PS 77-178
Is it getting hot in here? Adjustment of hydraulic parameters in six boreal and temperate tree species after three years of warming

Thursday, August 13, 2015
Exhibit Hall, Baltimore Convention Center
Katherine A. McCulloh, Botany, The University of Wisconsin-Madison, Madison, WI
Joshua Petitmermet, Department of Forest Engineering and Resource Management, Oregon State University, Corvallis, OR
Artur Stefanski, Department of Forest Resources, University of Minnesota, St. Paul, MN
Karen Rice, Department of Forest Resources, University of Minnesota, St. Paul, MN
Roy L. Rich, Department of Forest Resources, University of Minnesota, St. Paul, MN
Rebecca A. Montgomery, Department of Forest Resources, University of Minnesota, St. Paul, MN
Peter B. Reich, Department of Forest Resources, University of Minnesota, St. Paul, MN

Climate change induced temperature elevation is of particular interest at ecotones where species distributions intersect their range limits.  At the temperate-boreal transition zone in the northern hemisphere, there is the potential for species range shifts because of the rate at which temperatures are increasing. However, we currently know little about how the species growing in that zone will respond physiologically to long-term conditions of higher temperatures. To address this unknown, a large-scale free-air warming experiment, B4WarmED, has been heating a subset of plots at two sites in northern Minnesota to +3.4˚C above ambient since 2009.

To better understand how increased temperatures affect hydraulics at this ecotone, we measured various hydraulic parameters in three-year old branches from three boreal and three temperate species within the B4warmED experiment. We measured maximum hydraulic conductivity, hydraulic capacitance, and xylem conduit lumen diameters. We hypothesized that temperate species near the northern end of their range would be better able (than boreal species) to increase lumen diameters-which would increase hydraulic conductivity-when grown under elevated temperatures. We also predicted that the angiosperm species (two temperate and one boreal), which have more complex xylem, would adjust their xylem parameters more than the conifers.

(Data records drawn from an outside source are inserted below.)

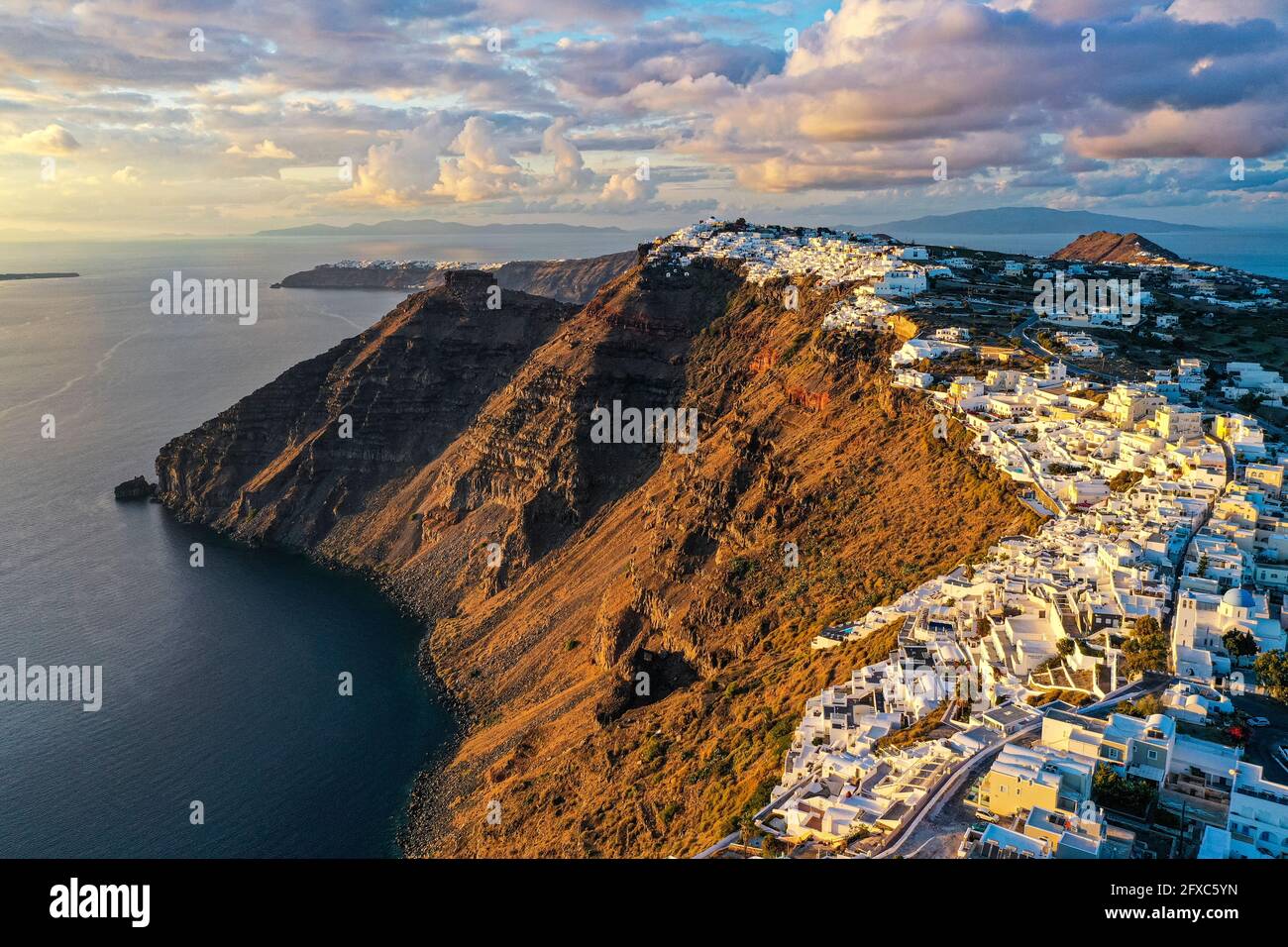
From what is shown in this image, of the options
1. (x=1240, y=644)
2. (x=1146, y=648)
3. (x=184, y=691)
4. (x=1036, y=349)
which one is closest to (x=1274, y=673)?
(x=1240, y=644)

Across all species, the average conduit lumen diameter was wider in individuals growing at higher temperatures than in control individuals. In support of our hypotheses, the increase in vessel diameter under elevated temperature vs. ambient was larger in angiosperm species than conifers, and larger in temperate species than boreal species. Driven by these changes in conduit diameter, the specific hydraulic conductivity was higher in elevated than ambient temperatures for angiosperm and temperate species, but not in conifers or boreal species. In contrast, the wood density in boreal species and conifers was significantly higher at elevated temperatures than ambient. The hydraulic capacitance did not change under elevated temperature.

In conifers, greater wood density at elevated vs. ambient temperatures was associated with lower values of hydraulic conductivity. This trend may be related to an increased need for resistance to embolism propagation. The patterns we observed suggest that angiosperms and temperate species growing at the temperate-boreal ecotone may be more able to acclimate their hydraulic parameters to increases in temperature than conifers or boreal species. The inability of boreal species, in particular, to adjust their hydraulic network may result in contraction of their range northward.